Comerford, the owner of four bars, including the Irish Rose Saloon and Anna O’Brien’s, said he wants to sit down and have a conversation with the mayor, but has not been able to for the past six months.
He feels that bars are getting an unfair share of the blame for spreading the virus on Oahu, even though many, including his, have been following all the COVID-19 guidelines.
“Right now I feel like I’ve been charged, brought to trial, convicted and sentenced to death as a business without even so much as a phone call from our government,” he said. “At least give us a conversation.”
There has been a lot of “bait-and-switch,” he said. Bars were told they could reopen, then shut down again, making it tough for owners to deal with landlords or to determine whether to get a liquor license.
With the spigot of revenue shut off for more than six months, bar owners simply cannot continue to pay rent or make ends meet, even with federal and state help.
Comerford, who is on unemployment, has let most of his 80 previous employees go. While he is unable to reopen his bars, he is not able to sell them or just walk away from them, either.
The lease for Anna O’Brien’s is expiring next week.

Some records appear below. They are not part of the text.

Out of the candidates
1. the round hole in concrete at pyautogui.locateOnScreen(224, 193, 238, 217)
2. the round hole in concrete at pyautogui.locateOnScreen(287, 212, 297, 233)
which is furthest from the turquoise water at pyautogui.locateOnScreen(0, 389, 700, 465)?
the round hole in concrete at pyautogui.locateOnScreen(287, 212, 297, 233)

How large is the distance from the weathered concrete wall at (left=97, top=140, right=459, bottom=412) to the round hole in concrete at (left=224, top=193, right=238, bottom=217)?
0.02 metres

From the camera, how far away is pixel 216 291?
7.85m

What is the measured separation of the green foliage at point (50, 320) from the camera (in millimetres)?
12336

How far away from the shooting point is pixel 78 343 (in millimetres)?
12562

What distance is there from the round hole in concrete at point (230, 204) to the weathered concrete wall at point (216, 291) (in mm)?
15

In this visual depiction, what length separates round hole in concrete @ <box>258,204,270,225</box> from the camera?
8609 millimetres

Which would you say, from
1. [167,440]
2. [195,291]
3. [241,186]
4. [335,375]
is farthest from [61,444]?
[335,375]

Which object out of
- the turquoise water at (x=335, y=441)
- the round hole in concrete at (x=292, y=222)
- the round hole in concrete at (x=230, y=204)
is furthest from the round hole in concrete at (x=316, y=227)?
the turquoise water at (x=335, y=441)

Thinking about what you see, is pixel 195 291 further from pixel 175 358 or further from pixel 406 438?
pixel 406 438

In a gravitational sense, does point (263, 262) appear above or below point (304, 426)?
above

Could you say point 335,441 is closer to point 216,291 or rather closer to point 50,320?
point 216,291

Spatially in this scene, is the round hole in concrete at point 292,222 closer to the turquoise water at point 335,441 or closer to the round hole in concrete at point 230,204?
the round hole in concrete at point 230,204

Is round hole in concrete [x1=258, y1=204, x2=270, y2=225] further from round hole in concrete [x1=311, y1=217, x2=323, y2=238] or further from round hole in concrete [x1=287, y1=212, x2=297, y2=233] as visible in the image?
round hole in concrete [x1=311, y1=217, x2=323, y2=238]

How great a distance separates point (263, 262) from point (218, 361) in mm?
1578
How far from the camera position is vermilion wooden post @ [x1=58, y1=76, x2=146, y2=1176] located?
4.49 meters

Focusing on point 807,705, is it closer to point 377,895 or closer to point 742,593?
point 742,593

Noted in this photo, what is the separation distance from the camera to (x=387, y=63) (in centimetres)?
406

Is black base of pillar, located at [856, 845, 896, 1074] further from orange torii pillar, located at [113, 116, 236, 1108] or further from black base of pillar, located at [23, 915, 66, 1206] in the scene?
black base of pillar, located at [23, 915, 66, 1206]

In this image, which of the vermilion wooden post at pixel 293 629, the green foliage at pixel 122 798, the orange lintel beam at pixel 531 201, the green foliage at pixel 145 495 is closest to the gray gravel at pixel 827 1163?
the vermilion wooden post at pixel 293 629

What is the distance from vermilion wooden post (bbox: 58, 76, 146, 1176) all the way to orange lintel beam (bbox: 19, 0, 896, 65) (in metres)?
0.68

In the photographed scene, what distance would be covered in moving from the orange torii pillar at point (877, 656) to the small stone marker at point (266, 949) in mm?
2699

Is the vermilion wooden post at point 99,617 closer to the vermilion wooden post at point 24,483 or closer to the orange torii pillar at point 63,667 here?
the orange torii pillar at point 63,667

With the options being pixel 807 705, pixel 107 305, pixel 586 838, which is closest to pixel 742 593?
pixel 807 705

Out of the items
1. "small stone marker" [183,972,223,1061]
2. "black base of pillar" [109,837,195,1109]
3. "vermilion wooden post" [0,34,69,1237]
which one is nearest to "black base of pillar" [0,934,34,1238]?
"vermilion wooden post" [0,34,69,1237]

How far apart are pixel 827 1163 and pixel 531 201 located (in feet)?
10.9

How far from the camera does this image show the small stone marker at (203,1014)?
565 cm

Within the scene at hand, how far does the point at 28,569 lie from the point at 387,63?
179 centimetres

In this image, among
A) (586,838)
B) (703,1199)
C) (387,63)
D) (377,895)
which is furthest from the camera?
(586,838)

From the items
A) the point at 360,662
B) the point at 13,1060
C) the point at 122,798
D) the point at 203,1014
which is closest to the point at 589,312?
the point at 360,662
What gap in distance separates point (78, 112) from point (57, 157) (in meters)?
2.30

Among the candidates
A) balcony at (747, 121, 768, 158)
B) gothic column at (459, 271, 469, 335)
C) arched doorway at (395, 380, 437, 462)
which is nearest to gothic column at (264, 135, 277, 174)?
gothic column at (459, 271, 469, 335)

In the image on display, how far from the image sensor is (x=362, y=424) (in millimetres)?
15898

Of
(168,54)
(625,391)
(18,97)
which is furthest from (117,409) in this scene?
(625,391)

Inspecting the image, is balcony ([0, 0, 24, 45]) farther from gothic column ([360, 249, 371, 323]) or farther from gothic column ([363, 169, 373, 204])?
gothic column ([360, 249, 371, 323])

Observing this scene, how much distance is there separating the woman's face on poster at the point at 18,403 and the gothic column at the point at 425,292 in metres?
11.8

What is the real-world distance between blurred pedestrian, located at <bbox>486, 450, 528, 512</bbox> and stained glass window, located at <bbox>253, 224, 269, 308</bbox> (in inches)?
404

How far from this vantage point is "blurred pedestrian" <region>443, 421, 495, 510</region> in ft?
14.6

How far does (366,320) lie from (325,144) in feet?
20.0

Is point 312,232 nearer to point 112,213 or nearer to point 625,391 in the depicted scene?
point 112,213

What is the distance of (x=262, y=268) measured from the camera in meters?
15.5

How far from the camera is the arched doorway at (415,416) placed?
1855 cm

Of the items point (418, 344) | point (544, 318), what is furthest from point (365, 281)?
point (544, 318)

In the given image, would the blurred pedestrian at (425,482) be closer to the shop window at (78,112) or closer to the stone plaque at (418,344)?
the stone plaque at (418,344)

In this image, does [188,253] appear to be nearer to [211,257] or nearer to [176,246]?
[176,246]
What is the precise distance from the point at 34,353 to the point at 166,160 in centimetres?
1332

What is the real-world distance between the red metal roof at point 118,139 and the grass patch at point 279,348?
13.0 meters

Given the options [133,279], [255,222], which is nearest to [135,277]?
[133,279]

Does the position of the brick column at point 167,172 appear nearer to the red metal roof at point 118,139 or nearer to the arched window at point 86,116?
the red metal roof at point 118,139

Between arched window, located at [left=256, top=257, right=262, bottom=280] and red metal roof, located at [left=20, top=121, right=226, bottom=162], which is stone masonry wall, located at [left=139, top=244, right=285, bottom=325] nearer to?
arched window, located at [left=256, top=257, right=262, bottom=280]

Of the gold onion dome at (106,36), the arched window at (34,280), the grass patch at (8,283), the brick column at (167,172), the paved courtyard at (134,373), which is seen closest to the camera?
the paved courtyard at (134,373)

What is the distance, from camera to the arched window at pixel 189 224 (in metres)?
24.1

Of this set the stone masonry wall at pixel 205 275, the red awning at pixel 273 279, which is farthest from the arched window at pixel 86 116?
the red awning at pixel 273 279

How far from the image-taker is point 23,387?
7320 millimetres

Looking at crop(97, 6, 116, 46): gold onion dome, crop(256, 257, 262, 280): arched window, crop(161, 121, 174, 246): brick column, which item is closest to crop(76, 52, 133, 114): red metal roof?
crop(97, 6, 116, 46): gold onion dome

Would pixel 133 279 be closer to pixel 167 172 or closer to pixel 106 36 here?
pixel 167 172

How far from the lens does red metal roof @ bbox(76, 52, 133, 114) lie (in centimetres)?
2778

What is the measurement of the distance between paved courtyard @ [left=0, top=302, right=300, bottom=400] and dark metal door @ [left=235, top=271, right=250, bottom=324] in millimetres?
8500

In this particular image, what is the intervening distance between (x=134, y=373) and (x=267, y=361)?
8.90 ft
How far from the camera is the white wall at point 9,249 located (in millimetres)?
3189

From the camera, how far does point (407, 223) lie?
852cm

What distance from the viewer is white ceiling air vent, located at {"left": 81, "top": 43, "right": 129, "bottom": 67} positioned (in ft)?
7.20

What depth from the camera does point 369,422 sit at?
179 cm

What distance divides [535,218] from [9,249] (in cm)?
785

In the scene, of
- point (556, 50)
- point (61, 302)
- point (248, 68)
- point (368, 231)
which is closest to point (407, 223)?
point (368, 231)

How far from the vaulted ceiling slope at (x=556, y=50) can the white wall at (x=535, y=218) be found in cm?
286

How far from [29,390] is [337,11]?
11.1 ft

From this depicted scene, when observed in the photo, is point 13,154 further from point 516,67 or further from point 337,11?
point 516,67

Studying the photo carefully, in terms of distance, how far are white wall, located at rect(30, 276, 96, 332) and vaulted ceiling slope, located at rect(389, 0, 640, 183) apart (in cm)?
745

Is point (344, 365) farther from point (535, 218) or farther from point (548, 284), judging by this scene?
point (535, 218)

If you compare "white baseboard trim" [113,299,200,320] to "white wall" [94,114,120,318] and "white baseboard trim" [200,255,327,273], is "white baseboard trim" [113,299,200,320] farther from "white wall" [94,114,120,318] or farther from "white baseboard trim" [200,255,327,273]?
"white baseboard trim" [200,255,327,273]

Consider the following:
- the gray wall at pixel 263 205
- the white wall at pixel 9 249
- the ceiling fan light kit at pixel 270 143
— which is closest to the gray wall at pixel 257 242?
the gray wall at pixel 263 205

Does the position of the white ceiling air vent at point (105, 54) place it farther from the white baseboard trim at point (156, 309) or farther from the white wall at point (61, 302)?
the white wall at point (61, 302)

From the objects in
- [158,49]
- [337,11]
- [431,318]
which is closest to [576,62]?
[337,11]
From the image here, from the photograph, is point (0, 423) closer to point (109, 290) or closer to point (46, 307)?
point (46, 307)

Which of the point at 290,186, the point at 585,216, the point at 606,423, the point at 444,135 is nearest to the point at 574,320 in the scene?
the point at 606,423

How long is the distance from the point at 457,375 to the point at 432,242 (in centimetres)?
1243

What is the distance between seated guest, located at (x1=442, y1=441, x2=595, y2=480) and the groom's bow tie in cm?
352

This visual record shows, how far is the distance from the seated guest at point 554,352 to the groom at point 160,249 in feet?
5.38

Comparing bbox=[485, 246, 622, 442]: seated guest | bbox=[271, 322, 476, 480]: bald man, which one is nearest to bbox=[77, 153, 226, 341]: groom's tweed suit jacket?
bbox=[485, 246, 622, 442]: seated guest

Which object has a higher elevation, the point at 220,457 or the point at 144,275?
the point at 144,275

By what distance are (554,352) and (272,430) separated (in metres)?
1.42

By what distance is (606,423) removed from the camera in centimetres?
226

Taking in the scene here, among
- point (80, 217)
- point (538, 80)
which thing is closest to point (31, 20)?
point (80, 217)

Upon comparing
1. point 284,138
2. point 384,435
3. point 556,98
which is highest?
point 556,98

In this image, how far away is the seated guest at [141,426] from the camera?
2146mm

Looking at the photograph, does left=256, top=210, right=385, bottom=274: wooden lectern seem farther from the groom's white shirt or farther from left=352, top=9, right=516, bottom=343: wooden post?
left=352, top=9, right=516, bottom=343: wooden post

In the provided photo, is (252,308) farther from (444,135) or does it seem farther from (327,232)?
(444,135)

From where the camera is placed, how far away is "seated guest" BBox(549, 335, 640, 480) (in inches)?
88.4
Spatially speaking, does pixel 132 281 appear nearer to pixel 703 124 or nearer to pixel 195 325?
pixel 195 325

“Should I renew it or walk away?” he said. “There’s no answer to that. I can’t sell it. Right now I can’t even give the bar to my employees. I said, I could give you my bar for free, and they can’t take it because of the restrictions out there.”
NEW GUIDELINES FOR OAHU RESTAURANTS
>> Only parties of five or fewer are allowed per table. The five individuals must be from the same family or household.
>> Tables must be set at least 6 feet apart.
>> Restaurants must collect information from patrons to facilitate contact tracing.
>> Masks must be worn by customers at all times other than when they are actively eating or drinking.
>> No alcohol may be served, sold or consumed after 10 p.m.